Consider the pupfish!

Consider the pupfish!

The latest episode of the Roundness podcast series from The Queen’s Library highlights the grave unintended consequences that can arise from man-made changes to the environment.

Podcaster Surya Bowyer, QE’s Head of Library Services, warns that we disregard the “interconnectedness of the world’s natural systems” at our peril in a 36-minute episode that features a variety of expert voices and spans the globe, from Egypt and Ethiopia to France and Spain, and from the Amazon to the US.

But he begins the episode in one particular location, inviting his listeners to consider the extraordinary case of the pupfish – in fact, of one specific pupfish whom he names ‘Steve’. Steve, he explains, is a Sonoyta pupfish, a rare and threatened breed that is specially adapted to cope with the harsh conditions – extreme heat, very salty water and lack of oxygen – found in the waterways of the Sonoran desert straddling Mexico and Arizona. It is thought to live in an area covering only around four square miles.

“What Steve ‘knows’ is that during the breeding season, his scales turn an intense bright blue in an attempt to try and woo Linda, Brenda and the other pupfish,” Mr Bowyer says.

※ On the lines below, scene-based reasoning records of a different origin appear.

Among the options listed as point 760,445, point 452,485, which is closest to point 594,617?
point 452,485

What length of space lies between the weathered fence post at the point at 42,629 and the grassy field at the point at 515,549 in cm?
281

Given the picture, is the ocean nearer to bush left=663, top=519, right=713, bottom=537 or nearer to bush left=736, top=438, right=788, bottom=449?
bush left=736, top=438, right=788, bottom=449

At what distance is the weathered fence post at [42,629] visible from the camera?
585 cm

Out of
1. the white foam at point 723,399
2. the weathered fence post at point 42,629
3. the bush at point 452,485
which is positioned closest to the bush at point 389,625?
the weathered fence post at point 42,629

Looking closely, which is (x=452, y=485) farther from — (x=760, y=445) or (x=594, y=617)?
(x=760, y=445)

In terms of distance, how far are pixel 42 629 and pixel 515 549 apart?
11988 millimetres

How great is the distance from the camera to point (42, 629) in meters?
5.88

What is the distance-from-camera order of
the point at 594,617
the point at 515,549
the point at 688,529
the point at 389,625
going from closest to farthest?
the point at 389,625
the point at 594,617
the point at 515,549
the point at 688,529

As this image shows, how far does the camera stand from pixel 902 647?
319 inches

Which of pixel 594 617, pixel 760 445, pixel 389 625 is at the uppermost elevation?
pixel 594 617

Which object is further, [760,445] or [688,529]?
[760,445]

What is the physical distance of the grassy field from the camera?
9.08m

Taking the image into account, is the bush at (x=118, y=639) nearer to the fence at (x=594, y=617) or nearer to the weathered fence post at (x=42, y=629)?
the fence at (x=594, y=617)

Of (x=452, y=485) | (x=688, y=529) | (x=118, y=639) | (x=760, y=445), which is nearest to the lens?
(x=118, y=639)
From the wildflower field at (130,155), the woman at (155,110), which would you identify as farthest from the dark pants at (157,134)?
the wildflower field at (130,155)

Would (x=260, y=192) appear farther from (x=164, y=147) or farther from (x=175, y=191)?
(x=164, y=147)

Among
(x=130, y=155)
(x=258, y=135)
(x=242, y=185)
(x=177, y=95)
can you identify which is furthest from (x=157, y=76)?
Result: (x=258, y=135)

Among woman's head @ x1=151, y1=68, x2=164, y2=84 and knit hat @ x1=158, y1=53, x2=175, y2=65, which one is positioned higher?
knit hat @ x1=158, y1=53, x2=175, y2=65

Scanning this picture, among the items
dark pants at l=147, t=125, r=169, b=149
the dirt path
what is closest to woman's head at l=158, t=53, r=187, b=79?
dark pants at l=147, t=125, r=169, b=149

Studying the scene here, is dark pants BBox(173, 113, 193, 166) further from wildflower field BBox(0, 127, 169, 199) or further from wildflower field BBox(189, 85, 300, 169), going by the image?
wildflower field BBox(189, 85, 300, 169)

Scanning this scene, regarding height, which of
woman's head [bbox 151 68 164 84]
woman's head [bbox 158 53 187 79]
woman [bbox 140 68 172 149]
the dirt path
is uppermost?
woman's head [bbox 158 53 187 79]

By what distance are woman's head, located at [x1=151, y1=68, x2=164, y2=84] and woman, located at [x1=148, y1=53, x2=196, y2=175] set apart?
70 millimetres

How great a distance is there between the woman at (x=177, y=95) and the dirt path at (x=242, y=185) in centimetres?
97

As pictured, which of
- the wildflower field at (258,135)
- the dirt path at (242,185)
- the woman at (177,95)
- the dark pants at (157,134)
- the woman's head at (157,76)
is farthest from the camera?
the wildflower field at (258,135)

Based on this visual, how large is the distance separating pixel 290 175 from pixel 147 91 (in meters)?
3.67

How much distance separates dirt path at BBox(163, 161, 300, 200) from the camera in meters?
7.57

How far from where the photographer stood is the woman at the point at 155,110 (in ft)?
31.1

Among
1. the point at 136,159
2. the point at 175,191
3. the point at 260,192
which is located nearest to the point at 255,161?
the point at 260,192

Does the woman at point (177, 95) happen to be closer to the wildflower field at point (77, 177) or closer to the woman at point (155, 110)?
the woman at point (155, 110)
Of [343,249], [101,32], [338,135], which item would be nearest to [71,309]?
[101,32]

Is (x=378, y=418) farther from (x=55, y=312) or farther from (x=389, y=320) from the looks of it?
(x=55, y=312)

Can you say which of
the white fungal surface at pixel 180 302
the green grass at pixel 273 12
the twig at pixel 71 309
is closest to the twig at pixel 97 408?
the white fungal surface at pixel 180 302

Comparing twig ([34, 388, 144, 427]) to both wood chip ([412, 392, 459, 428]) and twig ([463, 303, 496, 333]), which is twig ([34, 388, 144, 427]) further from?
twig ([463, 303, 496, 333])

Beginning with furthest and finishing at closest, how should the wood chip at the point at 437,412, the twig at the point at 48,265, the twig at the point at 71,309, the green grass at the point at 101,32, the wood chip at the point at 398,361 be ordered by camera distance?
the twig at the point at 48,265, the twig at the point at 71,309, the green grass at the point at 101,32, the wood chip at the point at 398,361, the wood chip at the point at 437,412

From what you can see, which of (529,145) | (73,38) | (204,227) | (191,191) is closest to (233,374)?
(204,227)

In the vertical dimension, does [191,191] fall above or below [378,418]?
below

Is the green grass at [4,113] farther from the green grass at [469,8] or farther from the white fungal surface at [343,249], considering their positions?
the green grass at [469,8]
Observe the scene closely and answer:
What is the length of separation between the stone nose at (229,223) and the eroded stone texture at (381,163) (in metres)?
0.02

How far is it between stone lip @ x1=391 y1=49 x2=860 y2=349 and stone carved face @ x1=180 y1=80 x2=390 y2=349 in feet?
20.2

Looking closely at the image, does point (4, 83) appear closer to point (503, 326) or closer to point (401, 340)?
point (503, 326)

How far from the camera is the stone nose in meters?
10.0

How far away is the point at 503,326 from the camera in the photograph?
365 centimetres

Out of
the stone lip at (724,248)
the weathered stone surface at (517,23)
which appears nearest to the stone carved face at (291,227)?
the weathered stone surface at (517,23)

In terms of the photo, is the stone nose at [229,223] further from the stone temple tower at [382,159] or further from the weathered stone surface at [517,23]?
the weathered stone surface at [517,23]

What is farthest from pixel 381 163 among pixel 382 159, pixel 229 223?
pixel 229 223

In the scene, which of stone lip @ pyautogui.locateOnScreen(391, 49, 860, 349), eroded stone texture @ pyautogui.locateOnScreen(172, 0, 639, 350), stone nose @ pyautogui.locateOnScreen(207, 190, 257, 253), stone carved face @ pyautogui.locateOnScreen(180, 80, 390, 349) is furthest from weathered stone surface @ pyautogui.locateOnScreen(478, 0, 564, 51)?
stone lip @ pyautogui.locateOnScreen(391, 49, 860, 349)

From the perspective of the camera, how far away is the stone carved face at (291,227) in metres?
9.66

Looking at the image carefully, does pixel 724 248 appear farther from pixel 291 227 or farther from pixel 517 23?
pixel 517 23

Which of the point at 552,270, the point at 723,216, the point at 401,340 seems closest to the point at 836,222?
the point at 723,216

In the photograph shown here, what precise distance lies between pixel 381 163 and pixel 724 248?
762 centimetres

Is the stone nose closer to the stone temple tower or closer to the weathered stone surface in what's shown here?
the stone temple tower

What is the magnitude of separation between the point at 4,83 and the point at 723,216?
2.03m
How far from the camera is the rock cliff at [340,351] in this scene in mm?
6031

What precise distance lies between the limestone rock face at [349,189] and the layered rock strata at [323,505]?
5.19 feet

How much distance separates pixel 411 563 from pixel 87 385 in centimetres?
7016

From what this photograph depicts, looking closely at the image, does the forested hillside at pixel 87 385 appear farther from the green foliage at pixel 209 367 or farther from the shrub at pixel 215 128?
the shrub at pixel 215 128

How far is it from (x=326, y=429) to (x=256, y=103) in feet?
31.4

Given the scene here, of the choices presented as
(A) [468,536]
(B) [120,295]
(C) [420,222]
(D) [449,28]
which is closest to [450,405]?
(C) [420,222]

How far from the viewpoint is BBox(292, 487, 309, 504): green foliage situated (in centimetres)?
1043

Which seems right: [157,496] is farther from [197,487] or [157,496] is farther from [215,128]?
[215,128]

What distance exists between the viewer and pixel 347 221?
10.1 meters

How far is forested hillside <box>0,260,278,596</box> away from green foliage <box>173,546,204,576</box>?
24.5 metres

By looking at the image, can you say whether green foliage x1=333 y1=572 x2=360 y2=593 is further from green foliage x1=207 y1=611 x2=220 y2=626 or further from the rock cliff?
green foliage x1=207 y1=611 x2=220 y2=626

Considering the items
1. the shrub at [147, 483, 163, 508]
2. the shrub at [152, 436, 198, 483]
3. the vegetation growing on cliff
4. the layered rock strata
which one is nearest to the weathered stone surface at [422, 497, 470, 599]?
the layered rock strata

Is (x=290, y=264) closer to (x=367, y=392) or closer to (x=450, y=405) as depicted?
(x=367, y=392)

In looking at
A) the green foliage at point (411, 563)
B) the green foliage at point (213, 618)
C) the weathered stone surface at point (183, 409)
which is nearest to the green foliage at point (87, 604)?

Understanding Steve’s remarkable metabolism – including his ability to produce alcohol – could hold benefits for medical science, Mr Bowyer says. “By considering the pupfish we could gain a better understanding of cancer cells.”

Yet, he says, the Sonoyta pupfish’s very existence is threatened by the damage done to the environment by the construction of the border wall ordered by former US President Donald Trump.

Mr Bowyer then looks at the negative effects that overlooking environmental issues has had across the world and throughout history. He recounts the fatal outcome for one 12th-century French nobleman poisoned by another type of fish living in a polluted environment.

And he reflects on the changes in economics – a discipline which used to characterise environmental concerns as mere ‘negative externalities’, but is now increasingly understanding that the unexpected knock-on effects of pollution make it impossible to regard environmental factors in isolation.

The Consider the pupfish episode of the Roundness podcast is available from the Library pages of the eQE online platform and from normal podcast providers, including Apple Podcasts and Spotify.